The result was one he hadn’t expected. The cow elk he’d been tracking huffed from where she lay in the snow about twenty yards to his right. He’d nearly walked right past her. His shout had obviously roused her. Daisy tore after the elk out of instinct, but stopped when Joe shouted at her to come back.
The elk lurched to her three good legs and turned away from him, showing Joe her tawny-colored rump. Before he could get the rifle off his shoulder, she was running away, her front right leg flopping around. Blood from the compound fracture sprayed across the surface of the snow. He thumbed the safety off and raised the rifle. Although she was moving away quickly, she was still so close that all he could see through the scope was dark brown hide.
Joe paused for a few seconds to let the injured elk get further away, then trained the crosshairs at a spot just behind her front shoulder.
The cow took two more steps and lurched forward to a stop. Joe knew she was fatally hit. As he worked the bolt to load a fresh cartridge, the elk shuddered and pitched to the side. A last puff of condensation rose from her black snout. He was glad it had been a clean kill.
Although Joe knew he’d done the humane thing, he also felt instant regret. Normally, in better conditions, he’d set about field dressing and quartering the elk so he could deliver the meat to the senior center in town or the school district for lunches.

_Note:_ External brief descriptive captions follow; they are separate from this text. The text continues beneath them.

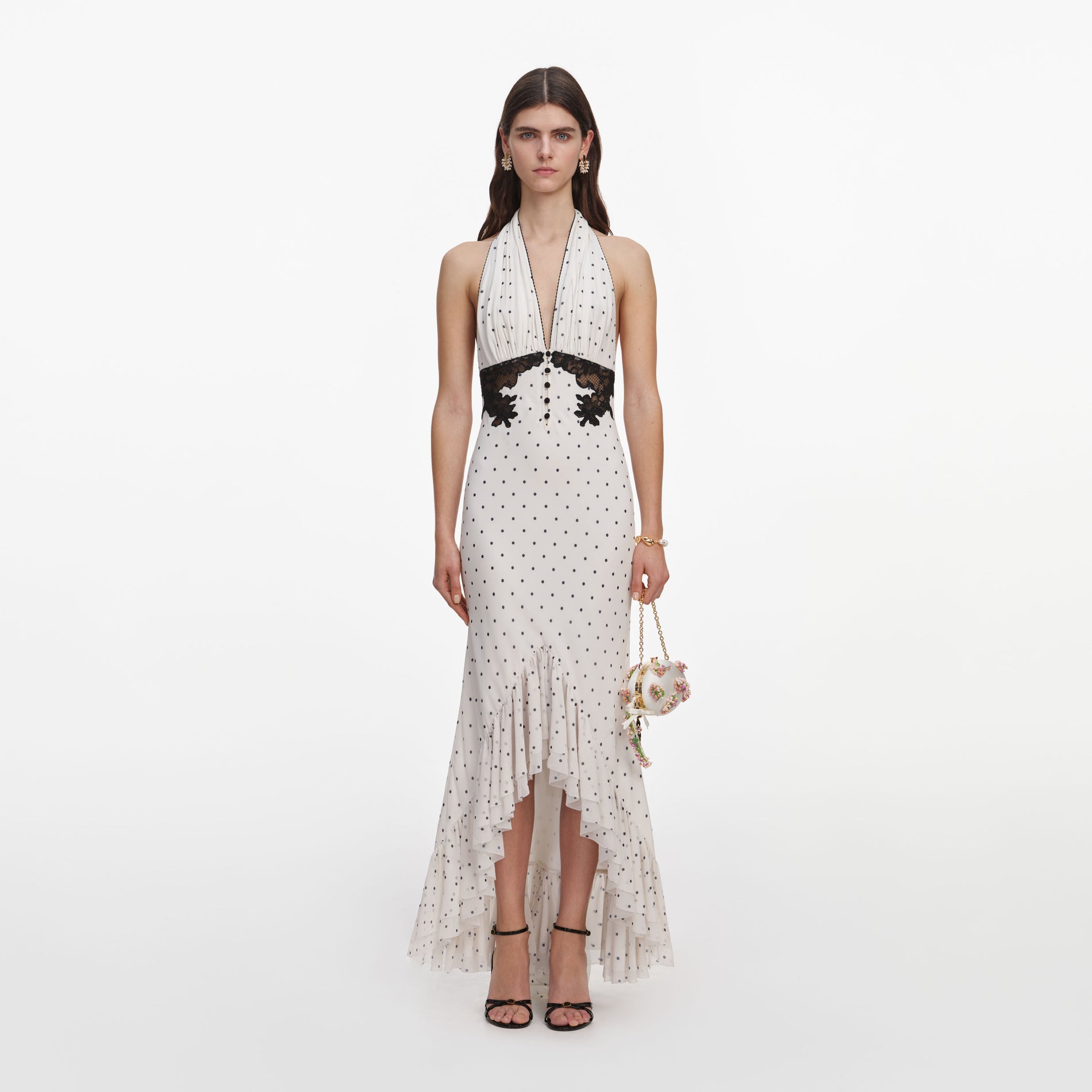 Front view of a woman wearing the Polka Dot Halter Neck Midi Dress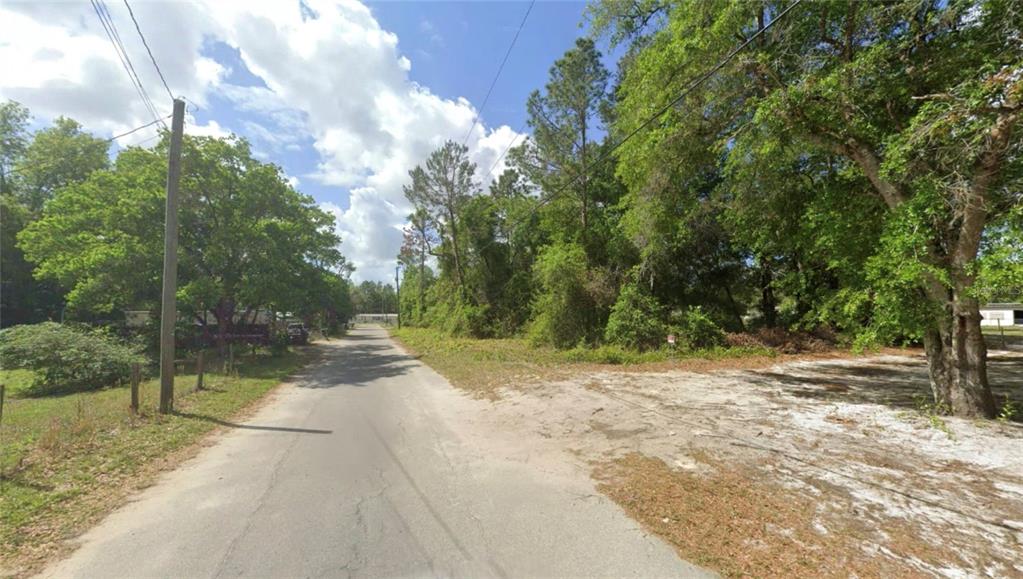 A paved road runs between a wooded lot and a grassy area with utility poles — TBD SE 129 CT, SILVER SPRINGS, FL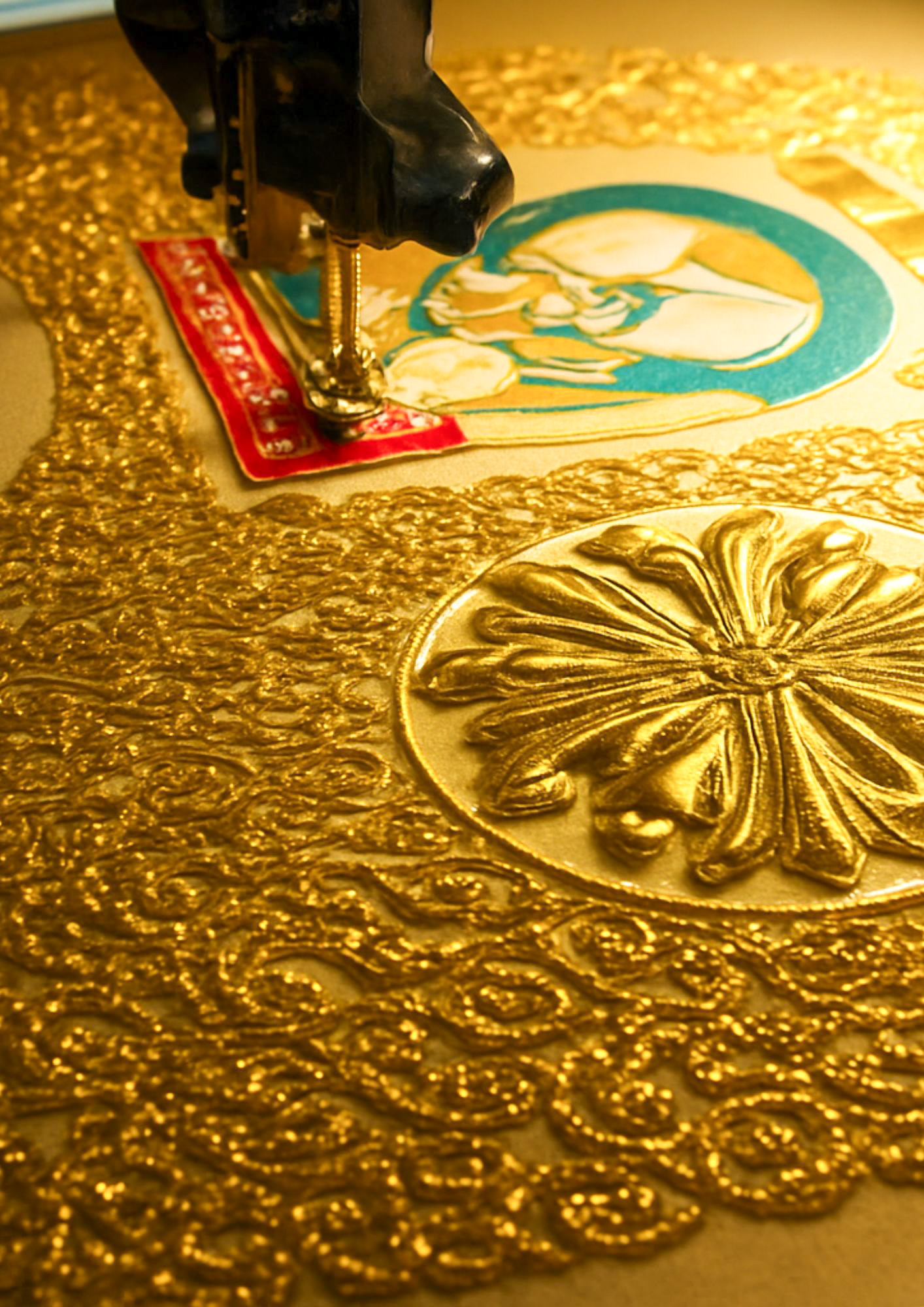 Goldwork embroidery technique, commonly used in traditional garments or ecclesiastical textiles.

He hated the idea of leaving it. But there was no way he could pack the meat out on foot – probably four trips back and forth - given the fury of the oncoming weather. More than a hundred pounds of elk meat would be left to scavengers.
Daisy loped over to the carcass to confirm that the animal she’d been tracking was dead. Then she held her head high and her tail went stiff to salute herself for a job well done.